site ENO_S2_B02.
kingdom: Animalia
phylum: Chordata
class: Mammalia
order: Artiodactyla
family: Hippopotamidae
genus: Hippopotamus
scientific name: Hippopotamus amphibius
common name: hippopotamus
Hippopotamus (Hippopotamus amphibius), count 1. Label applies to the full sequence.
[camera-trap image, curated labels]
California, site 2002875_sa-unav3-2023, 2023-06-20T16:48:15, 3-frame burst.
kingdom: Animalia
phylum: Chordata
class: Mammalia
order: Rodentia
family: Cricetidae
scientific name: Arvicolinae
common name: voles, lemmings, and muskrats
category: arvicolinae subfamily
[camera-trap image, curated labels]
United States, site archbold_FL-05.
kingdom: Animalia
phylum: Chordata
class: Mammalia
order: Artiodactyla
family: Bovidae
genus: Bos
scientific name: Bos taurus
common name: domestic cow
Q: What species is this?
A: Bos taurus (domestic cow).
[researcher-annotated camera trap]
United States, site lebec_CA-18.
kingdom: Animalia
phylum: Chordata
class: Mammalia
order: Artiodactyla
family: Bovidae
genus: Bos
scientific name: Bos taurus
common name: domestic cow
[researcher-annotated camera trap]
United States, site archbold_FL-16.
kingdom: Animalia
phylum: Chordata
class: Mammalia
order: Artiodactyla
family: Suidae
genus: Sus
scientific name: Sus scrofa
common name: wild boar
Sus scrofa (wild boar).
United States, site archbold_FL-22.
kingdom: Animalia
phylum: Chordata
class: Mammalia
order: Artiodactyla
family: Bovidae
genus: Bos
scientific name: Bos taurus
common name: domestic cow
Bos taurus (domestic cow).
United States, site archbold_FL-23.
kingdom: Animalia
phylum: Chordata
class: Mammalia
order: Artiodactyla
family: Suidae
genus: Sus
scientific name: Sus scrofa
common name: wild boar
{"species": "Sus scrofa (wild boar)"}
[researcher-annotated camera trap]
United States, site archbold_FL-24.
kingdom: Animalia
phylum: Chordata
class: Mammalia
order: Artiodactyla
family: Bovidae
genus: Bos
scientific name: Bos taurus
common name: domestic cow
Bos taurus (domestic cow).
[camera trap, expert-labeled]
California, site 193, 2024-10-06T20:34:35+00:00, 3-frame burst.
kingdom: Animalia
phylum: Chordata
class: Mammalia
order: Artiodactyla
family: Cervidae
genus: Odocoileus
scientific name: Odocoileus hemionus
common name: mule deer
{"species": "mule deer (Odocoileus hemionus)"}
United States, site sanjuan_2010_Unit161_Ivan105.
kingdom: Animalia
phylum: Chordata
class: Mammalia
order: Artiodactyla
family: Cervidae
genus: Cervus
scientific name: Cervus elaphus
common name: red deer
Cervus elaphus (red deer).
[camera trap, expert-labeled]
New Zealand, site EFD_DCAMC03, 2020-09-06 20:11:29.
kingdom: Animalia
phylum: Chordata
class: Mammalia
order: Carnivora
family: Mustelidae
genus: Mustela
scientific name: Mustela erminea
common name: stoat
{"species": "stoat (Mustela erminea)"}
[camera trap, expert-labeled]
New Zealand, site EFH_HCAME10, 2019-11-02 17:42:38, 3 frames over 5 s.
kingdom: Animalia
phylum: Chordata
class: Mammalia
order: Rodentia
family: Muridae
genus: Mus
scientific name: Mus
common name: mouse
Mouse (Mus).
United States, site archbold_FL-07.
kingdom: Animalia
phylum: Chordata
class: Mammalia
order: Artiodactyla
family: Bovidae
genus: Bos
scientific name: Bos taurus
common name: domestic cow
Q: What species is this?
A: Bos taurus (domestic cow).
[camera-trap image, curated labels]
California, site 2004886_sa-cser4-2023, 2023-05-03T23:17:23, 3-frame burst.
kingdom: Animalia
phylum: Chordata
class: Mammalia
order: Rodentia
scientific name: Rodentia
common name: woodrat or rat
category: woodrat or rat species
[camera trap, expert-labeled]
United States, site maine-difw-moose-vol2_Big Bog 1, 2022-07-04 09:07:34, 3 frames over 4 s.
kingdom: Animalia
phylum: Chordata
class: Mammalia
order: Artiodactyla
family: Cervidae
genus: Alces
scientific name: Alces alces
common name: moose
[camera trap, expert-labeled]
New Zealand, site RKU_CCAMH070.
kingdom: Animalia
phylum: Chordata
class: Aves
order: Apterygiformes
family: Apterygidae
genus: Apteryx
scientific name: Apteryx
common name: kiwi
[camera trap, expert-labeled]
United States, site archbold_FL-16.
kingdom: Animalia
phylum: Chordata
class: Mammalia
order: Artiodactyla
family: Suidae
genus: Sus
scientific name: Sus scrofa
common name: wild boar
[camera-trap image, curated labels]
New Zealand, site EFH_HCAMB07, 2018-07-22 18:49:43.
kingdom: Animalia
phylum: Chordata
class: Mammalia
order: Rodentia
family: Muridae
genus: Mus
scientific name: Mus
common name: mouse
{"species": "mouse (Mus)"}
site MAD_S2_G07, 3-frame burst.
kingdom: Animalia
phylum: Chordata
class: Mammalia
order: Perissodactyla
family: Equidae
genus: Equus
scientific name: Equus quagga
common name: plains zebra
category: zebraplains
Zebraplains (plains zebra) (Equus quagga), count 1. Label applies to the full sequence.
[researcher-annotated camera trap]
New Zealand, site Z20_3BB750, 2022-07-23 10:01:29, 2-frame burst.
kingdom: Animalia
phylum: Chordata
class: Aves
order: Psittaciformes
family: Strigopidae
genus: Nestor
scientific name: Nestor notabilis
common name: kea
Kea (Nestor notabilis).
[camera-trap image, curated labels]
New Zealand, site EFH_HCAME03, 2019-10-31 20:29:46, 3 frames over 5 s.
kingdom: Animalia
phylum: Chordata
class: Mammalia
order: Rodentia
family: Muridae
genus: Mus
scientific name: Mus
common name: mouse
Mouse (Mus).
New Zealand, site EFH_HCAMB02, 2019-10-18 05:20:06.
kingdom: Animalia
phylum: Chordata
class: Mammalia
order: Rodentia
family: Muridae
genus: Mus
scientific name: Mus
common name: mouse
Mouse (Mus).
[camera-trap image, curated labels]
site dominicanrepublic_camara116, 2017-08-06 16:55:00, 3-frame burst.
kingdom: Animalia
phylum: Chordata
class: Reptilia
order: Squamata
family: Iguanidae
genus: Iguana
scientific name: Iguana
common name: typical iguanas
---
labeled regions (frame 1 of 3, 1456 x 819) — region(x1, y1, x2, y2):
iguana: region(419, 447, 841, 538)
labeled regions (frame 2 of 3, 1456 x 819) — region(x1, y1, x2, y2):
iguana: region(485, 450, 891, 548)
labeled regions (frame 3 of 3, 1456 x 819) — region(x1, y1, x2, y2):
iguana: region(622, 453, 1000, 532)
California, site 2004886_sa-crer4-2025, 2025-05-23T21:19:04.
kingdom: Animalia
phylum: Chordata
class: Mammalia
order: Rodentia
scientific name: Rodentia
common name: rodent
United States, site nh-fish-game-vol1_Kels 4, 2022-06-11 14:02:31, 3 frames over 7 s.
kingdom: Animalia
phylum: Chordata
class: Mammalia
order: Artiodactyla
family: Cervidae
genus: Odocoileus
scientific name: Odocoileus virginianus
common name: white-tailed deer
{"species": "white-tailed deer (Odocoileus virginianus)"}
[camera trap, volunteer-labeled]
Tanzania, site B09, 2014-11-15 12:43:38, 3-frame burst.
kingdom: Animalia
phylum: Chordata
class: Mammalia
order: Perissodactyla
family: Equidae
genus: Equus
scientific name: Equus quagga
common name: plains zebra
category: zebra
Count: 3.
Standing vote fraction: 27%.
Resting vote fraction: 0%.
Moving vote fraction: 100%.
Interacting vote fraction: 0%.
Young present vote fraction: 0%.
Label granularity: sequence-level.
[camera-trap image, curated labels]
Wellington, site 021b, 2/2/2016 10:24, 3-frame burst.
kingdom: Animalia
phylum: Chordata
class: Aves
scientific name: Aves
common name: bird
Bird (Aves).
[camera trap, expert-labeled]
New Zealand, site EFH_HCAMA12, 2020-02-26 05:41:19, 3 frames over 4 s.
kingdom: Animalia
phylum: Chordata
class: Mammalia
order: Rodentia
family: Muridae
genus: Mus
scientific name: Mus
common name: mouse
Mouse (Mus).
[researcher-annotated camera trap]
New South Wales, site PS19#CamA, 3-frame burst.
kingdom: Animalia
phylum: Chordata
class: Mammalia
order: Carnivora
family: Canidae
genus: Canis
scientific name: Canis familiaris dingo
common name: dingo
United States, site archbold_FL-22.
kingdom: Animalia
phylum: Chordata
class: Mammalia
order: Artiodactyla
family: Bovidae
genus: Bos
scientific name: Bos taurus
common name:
****
▸ REQUIREMENT
Please give the number of lines in the data above that include the string "Odocoileus", and nothing else.

▸ RESPONSE TO THE EXERCISE
6